Your company has an application running on Google Cloud that collects data from thousands of physical devices that are globally distributed. Data is published to Pub/Sub and streamed in real time into an SSD Cloud Bigtable cluster via a Dataflow pipeline. The operations team informs you that your Cloud Bigtable cluster has a hotspot, and queries are taking longer than expected. You need to resolve the problem and prevent it from happening in the future. What should you do?
A. Advise your clients to use HBase APIs instead of NodeJS APIs.
B. Delete records older than 30 days.
C. Review your RowKey strategy and ensure that keys are evenly spread across the alphabet.
D. Double the number of nodes you currently have.
Disclaimer
This is a practice question.
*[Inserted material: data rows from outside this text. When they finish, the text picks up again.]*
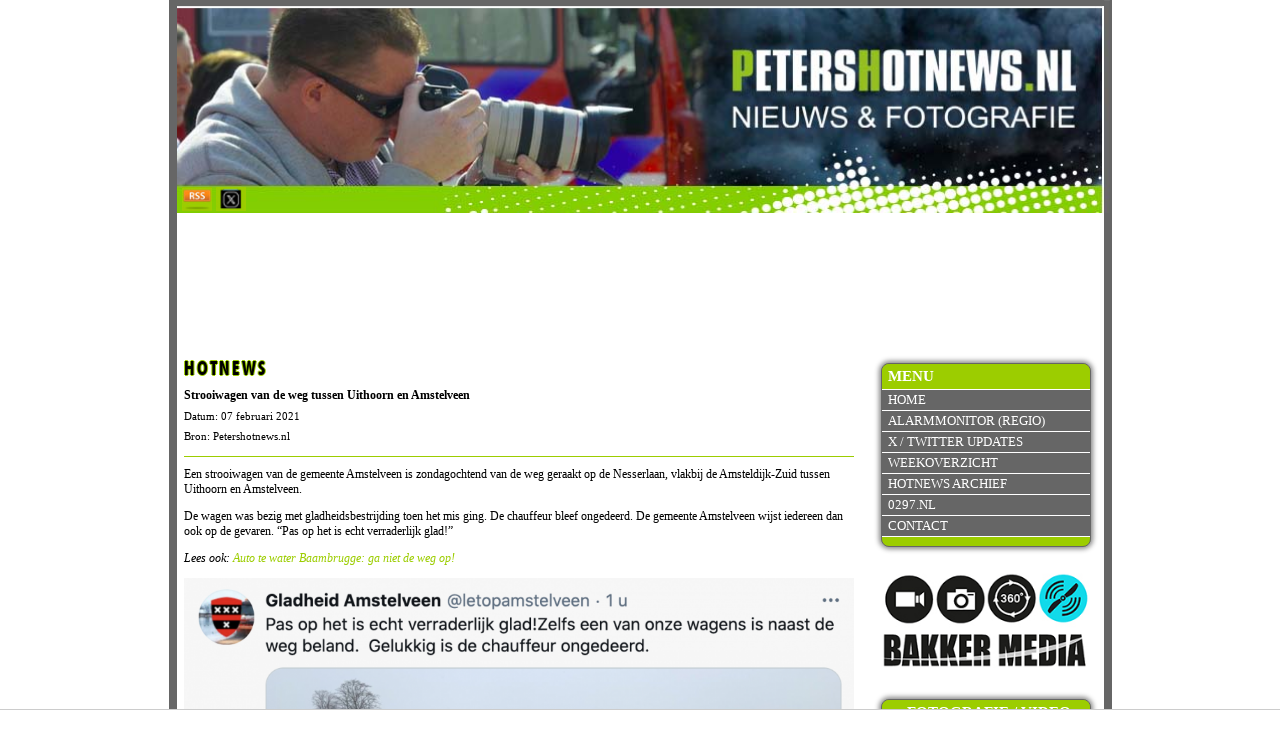

--- FILE ---
content_type: text/html; charset=utf-8
request_url: https://accounts.google.com/o/oauth2/postmessageRelay?parent=https%3A%2F%2Fwww.petershotnews.nl&jsh=m%3B%2F_%2Fscs%2Fabc-static%2F_%2Fjs%2Fk%3Dgapi.lb.en.2kN9-TZiXrM.O%2Fd%3D1%2Frs%3DAHpOoo_B4hu0FeWRuWHfxnZ3V0WubwN7Qw%2Fm%3D__features__
body_size: 160
content:
<!DOCTYPE html><html><head><title></title><meta http-equiv="content-type" content="text/html; charset=utf-8"><meta http-equiv="X-UA-Compatible" content="IE=edge"><meta name="viewport" content="width=device-width, initial-scale=1, minimum-scale=1, maximum-scale=1, user-scalable=0"><script src='https://ssl.gstatic.com/accounts/o/2580342461-postmessagerelay.js' nonce="wihmkJobrGCslSrOBZrb4A"></script></head><body><script type="text/javascript" src="https://apis.google.com/js/rpc:shindig_random.js?onload=init" nonce="wihmkJobrGCslSrOBZrb4A"></script></body></html>

--- FILE ---
content_type: application/javascript
request_url: https://www.petershotnews.nl/js/base_functions.js?v=1
body_size: 1390
content:
/* 
 * All kind of standard widely used functions
 */

/**
 * set a cookie by name, value and expiration days after now
 * @param cookie_name KEY of the cookie
 * @param value
 * @param expire_days
 * @param path specific path wherefore the cookie is used (optional)
 */
function setCookie(cookie_name, value, expire_days, path) {
    var exdate = new Date();
    exdate.setDate(exdate.getDate() + expire_days);
    var c_value = escape(value) + ((expire_days == null) ? "" : "; expires=" + exdate.toUTCString());
    c_value += (path ? 'path=' + path : 'path=/')
    document.cookie = cookie_name + "=" + c_value;
}

/**
 * get a cookie by name
 * @param cookie_name KEY of the cookie
 */
function getCookie(cookie_name) {
    var i, x, y, ARRcookies = document.cookie.split(";");
    for (i = 0; i < ARRcookies.length; i++) {
        x = ARRcookies[i].substr(0, ARRcookies[i].indexOf("="));
        y = ARRcookies[i].substr(ARRcookies[i].indexOf("=") + 1);
        x = x.replace(/^\s+|\s+$/g, "");
        if (x == cookie_name) {
            return unescape(y);
        }
    }
    return null;
}

/**
 * do show cookie warnin if necessary
 * @param message
 */

document.addEventListener("DOMContentLoaded", function () {

    function showCookieWarning(message) {
        setCookie("testCookie", "test", 1);

        if (getCookie("testCookie") != "test") {
            alert(message);
        }

    }

});

/**
 * log value to console
 * @param sValue mixed
 */
function _d(mValue) {
    if (console) {
        if (console.log) {
            console.log(mValue);
        }
    } else {
        return false;
    }
    return true;
}

/**
 * fit text to the height of an element within the element where this plugin is used on (could be buggy with borders, not tested yet)
 */

document.addEventListener("DOMContentLoaded", function () {

    jQuery(document).ready(function () {

        (function ($) {
            $.fn.fitTextToHeight = function (options) {

                var defaults = {
                    accuracy: '5', // number of character per cycle discarded (exclusive moreSign length)
                    moreSign: '&hellip;', // sign shown after discarded text
                    paragraphTag: 'p' // element to fit text from
                };

                var o = $.extend(defaults, options);

                return this.each(function (index) {

                    var height = $(this).height();
                    var maxH = height;

                    var Helements = 0;

                    // count height of all elements that are children of parent of paragraphTag
                    $(this).children(':not(' + o.paragraphTag + ')').each(function () {
                        Helements += $(this).outerHeight(true);
                    });

                    var p = $(this).children(o.paragraphTag);
                    var maxHp = maxH - Helements;

                    $(this).append('<div id="moreSignLenghtTest_' + index + '" style="display:none;"></div>');
                    var moreSignLength = $('#moreSignLenghtTest_' + index).html(o.moreSign).html().length;
                    $('#moreSignLenghtTest_' + index).remove();

                    // accuracy smaller then 1 creates infinite loop
                    if (o.accuracy < 1) {
                        o.accuracy = 1;
                    }

                    var currHp = p.outerHeight(true);
                    var pText = p.html();
                    p.data('original', pText); // save original in data attribute
                    while (currHp > maxHp) {
                        p.html(pText.slice(0, -(moreSignLength + parseInt(o.accuracy))) + o.moreSign);
                        currHp = p.outerHeight(true);
                        pText = p.html();
                    }
                });
            };
        })(jQuery);

    });
});

document.addEventListener("DOMContentLoaded", function () {

    //add fancybox to fancyBoxLink elements
    $(".fancyBoxLink").fancybox();

    $(document).ready(function () {
        //ad text shadow to headers
        $(".middleContent h4, .middleContentHome h4, .h4Class").textShadow({
            x: 0,
            y: 0,
            radius: 4,
            color: "#9ccd00"
        });
    });

});

document.addEventListener("DOMContentLoaded", function () {
    var hamburgerIcon = document.querySelector(".navigation-icon .hamburger");
    var navigation = document.querySelector('#rightMenu .navigation');

    hamburgerIcon.onclick = function () {
        $(this).toggleClass('is-active');
        navigation.classList.toggle('open');
    }
});

document.addEventListener("DOMContentLoaded", function () {
    $(function () {
        $('#activeYearSelect').on('change', function () {
            var url = $(this).val();
            if (url) {
                window.location = url;
            }
            return false;
        });
    });
});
There is no guarantee of coming this question in the certification exam.
Answer
C
Explanation
A. Advise your clients to use HBase APIs instead of NodeJS APIs.
(Ruled out.)
B. Delete records older than 30 days.
(Ruled out.)
C. Review your RowKey strategy and ensure that keys are evenly spread across the alphabet.
(https://cloud.google.com/bigtable/docs/schema-design#row-keys
The RowKey is used to sort data within a Cloud Bigtable cluster. If the keys are not evenly spread across the alphabet, it can result in a hotspot and slow down queries. To prevent this from happening in the future, you should review your RowKey strategy and ensure that keys are evenly spread across the alphabet. This will help to distribute the data evenly across the cluster and improve query performance. Other potential solutions to consider include adding more nodes to the cluster or optimizing your query patterns. However, deleting records older than 30 days or advising clients to use HBase APIs instead of NodeJS APIs would not address the issue of a hotspot in the cluster.)
D. Double the number of nodes you currently have.
(This will not help.)